Characterised by sensually swaying hips and couples clutching each other's bodies, kizomba has been described as the sexiest dance in the world - and it is exploding in popularity outside of its native Angola.

But some Angolans are worried that kizomba is wrongly earning a reputation as sexually suggestive, and have urged that it is in a fact a family-friendly dance.

What is kizomba?
The word means "party" in Kimbundu, one of Angola's most widely spoken languages, and describes a type of music and dance.

The music originated in the late 1970s as an combination of Caribbean zouk and Angolan semba music. As a dance, kizomba sees the traditional Angolan moves of semba performed to this genre of music.

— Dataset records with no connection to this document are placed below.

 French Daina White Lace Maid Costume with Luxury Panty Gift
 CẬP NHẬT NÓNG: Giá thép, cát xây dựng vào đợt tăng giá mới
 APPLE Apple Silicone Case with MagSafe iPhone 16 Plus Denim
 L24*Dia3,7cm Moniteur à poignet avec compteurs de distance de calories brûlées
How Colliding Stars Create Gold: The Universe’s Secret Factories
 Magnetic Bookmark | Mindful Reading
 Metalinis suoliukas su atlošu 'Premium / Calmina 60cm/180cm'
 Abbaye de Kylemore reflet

Singer Eduardo Paim is considered to have popularised the dance in the early 1990s, according to AFP. And when fighting broke out in 1992, Angolans fled to Europe - taking kizomba with them.

Traditionally, the dance involves two people in a close embrace with their torsos touching. One dancer - usually a man - leads and the other follows in a slow, romantic walk, stepping backwards and forwards, and drawing a circle with their movements. This is accented by movements in the hips.

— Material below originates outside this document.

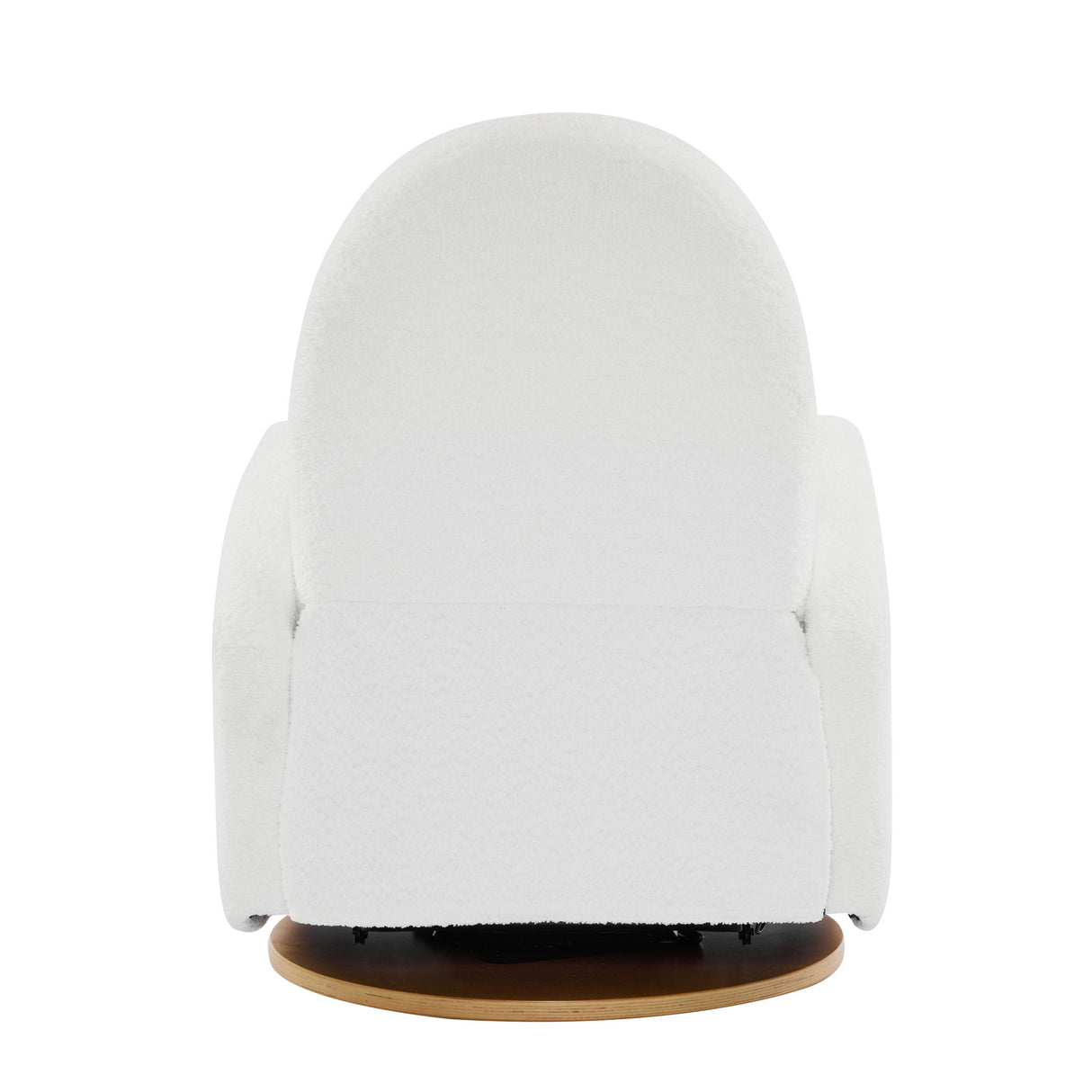 Contemporary 360 Swivel And Glider Recliner Chair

"Kizomba can be danced with only four or five moves, yet mastery lies in the subtle movements and the lead/follow connection," explained one writer who took a kizomba class in Philadelphia. "Some of those movements include steps like the lady saida (walking back for two counts and then crossing your leg over to the left of the man for the next three) and gentleman's saida (where the man pushes you back with his chest) as well as the three-step basic and shuffle (like a cha-cha)."

"It's a very calm style, very suave. You don't move much and you dance calmly," Elsa Domingos Cardoso, told AFP.

The winners of the Angola 2016 Kizomba dance competition perform on Angolan national TV

Why is it causing controversy?

As kizomba has gained popularity abroad, Angolans have become concerned that it is losing its original flavour as a fun, family friendly dance, and being confused with tarraxinha. That dance is more overtly sexual and romantic - similarly to the tango.

Freezy Bruce, a kizomba teacher, told BBC News: "if you go on the internet you'll see many videos about kizomba. There are a lot of people dancing something else that is not kizomba.

"You can dance with your son, a father can dance with is daughter. People need to understand the difference. It's really sensual, not sexual," he said.

"Those who are teaching it abroad are changing the style," radio host Zelo Castelo Branco chimed in an interview with AFP. "It is not longer a traditional family affair that we can dance with our wives and children, our parents... it's extravagant. It is nearly a tarraxinha".